Farm Fare Market
It takes less than five minutes of conversation with Nicole Cormier to be convinced of her passion about local, organic foods. Perusing the shelves of Farm Fare Market, the store in Sandwich under her tutelage, you soon realize that she puts a major emphasis on sourcing environmentally friendly, artisanal products. After about 30 minutes, during which you’ve heard her converse with customers about the nutritional benefits of a plant-based diet, and observed the shelf full of healthy lifestyle cookbooks with titles like The Everything Guide to Nutrition and The $5 a Meal College Vegetarian Cookbook, you wonder how she has absorbed so much knowledge and created such output in her mere 30 years.

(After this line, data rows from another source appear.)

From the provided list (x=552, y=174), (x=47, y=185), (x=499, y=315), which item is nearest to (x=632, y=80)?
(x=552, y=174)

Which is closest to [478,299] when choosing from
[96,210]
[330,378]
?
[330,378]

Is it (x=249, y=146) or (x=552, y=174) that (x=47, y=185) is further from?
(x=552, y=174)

Nicole is a registered Dietitian, an author, blogger, host of a weekly food radio show called radio Brunch, budding documentarian, and a farmer-in-training (she and her fiance Jim Lough have a traditional—no pesticides, no chemicals, but not certified organic—farm called Backyard Gardens in Buzzards Bay). Her Farm Fare Market, which just celebrated its one-year anniversary, is chock full of organic bulk foods such as nuts, dried fruit and seeds; small-batch locally-produced items like jam, gluten free granola and honey; and cool items like nubby gloves for scrubbing dirt from garden vegetables. On Thursday and Friday afternoons she sells cold-pressed juices sold in mason jars ($6.50 for 12 ounces) that she makes with recipes from a new book she is working on called Drink This, Feel Better. Today’s juice is a blend of carrot, apple, pineapple, cucumber, beet and ginger and it is particularly popular with her regular customers.
Since launching Farm Fare Market last year, Nicole says she has transitioned her store to being a more ecologically friendly business, sourcing bulk foods that have less packaging, and seeking out hard to-find organic foods. She likes to meet and support other likeminded young local entrepreneurs. Thus, you find Wellfleet Sea Salt and Cape Cod Coffee roasters coffee on her shelves.

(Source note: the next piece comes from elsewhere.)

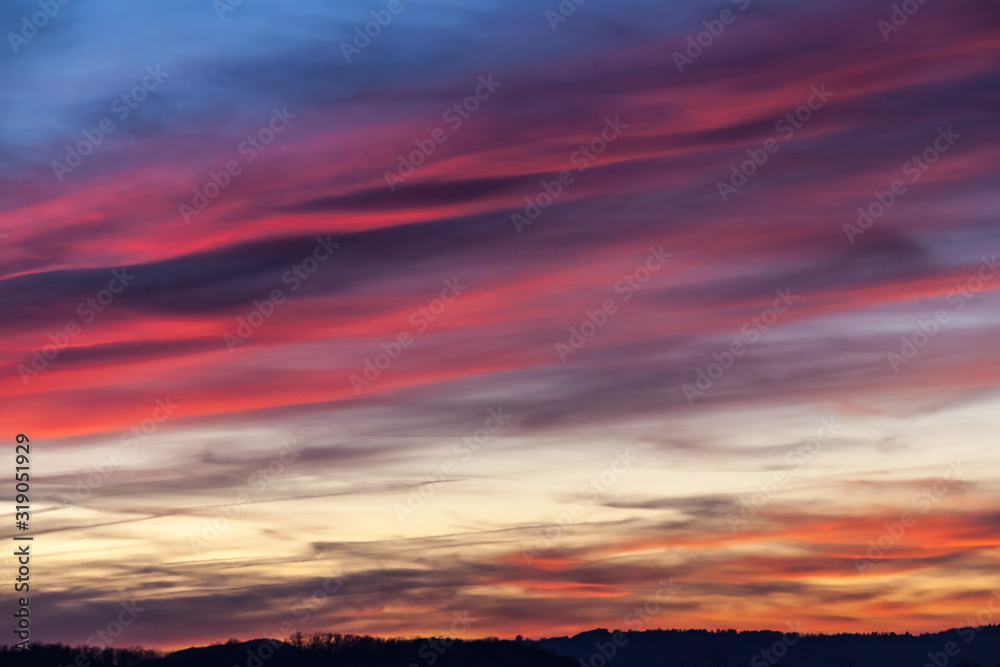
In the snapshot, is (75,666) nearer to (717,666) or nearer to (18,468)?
(717,666)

Nicole says she is passionate about teaching people how to play an active role in improving their whole health by developing new relationships with food. She offers nutrition counseling for eating disorders, gastrointestinal issues and food intolerances that includes trips to the grocery store and cooking lessons. She hosts Friday night workshops once a month. In September the subject is making your own natural cleaning products with Devon from The Optimist Co. of Cotuit, and in November it’s making your own herbal teas with Good4you Herbals of South Yarmouth.
Nicole is equally impassioned about the power of connecting people with their local farmers and helping them discover the benefits of eating locally and seasonally. In season, you’ll find her every Saturday afternoon at the Mashpee Commons Farmers’ Market that she helped organize and manages. At her store she sells produce from BackyardGardens and she and Jim offer a 10-week CSA each season. Every other Thursday, CSA members pick up a nutritionally complete bag stuffed with vegetables, herbs, eggs, honey or jam, and one homemade item such as sauce or stock.
In February 2012, nicole and Jim drove cross-country, stopping at one organic farm in every state along their route. Each visit was documented with candid interviews with the farmers and vivid photographs of the farms. They are creating a documentary of their travels and plan to have a nationwide viewing of the film called Organic Farms are Everywhere this fall.
Underlying everything nicole does is the concept of sustainability. It shows in how she works with clients to help them discover new foods and ways of cooking that put them on a path to health. It shows in how she’s structured her business so that all the different aspects support each other, and it’s also personal. nicole says she’s designed a holistic life where work doesn’t feel like work and everything sustains everything else. That’s as good as it gets.